Do you think is possible to pass some extra arguments from terra::rast() to GDAL that make it work?

Schuch666 avatar Apr 15 '25 21:04 Schuch666

Can you post actual urls to the files you use, is that possible? (I know it needs earthdata auth set, but that's available via .netrc or with GDAL_HTTP_HEADERS, and other ways that we can set with terra::setGDALconfig).

In general I would put these subdatasets through the warper, but with terra you can't let GDAL determine the output grid by heuristics, you have to back and forth a bit to get that. (I'm piping up because I was chatting with someone at NASA using these files and looking to work with them a bit).

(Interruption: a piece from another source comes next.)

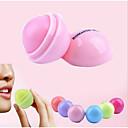 preiswerte Wand-Sticker-Make-up Utensilien Balsam Lippenpflegestift Natürlich / Ernährung Klassisch Bilden Kosmetikum Alltag Pflegezubehör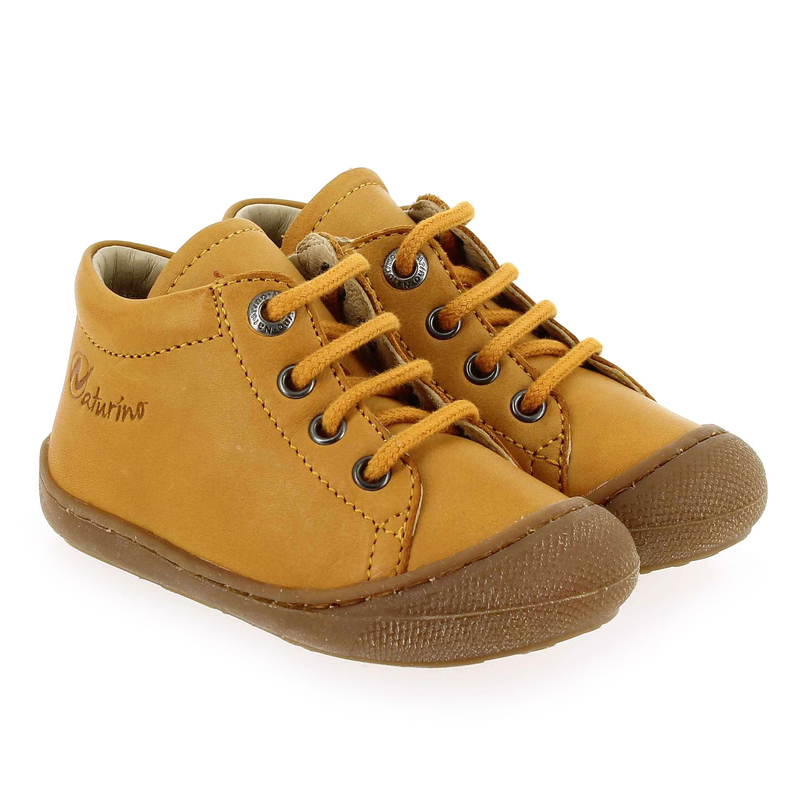 Chaussure Falcotto by Naturino cocoon jaune couleur jaune - vue 0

mdsumner avatar May 18 '25 07:05 mdsumner

oh no, sorry what I said was noise ... I see they aren't even model grids it's just messy degenerate rectlinear lon lat 1D arrays. nvm, what @rhijmans said was right, just detect their range and use that to register the extent in longlat

It's the same situation as we laid out in this pangeo post that GHRSST suffers from: https://discourse.pangeo.io/t/fixing-ghrsst-seeking-opinions/3833/7

I'll explore a bit and register this in GDAL itself as a case to detect or provide easy workarounds

mdsumner avatar May 18 '25 07:05 mdsumner

I was unable to use the authorization mechs in the usual way ... I think GDAL would want a url like

/vsis3/asdc-prod-protected/TEMPO/TEMPO_CLDO4_L3_V03/2025.05.16/TEMPO_CLDO4_L3_V03_20250516T235813Z_S016.nc'

I'll report back when I figure this out. Happy to pursue specific questions if that's of interest, but I certainly will be getting some helpers to smooth this out, and relate those GDAL-perspectives on to other Python colleagues.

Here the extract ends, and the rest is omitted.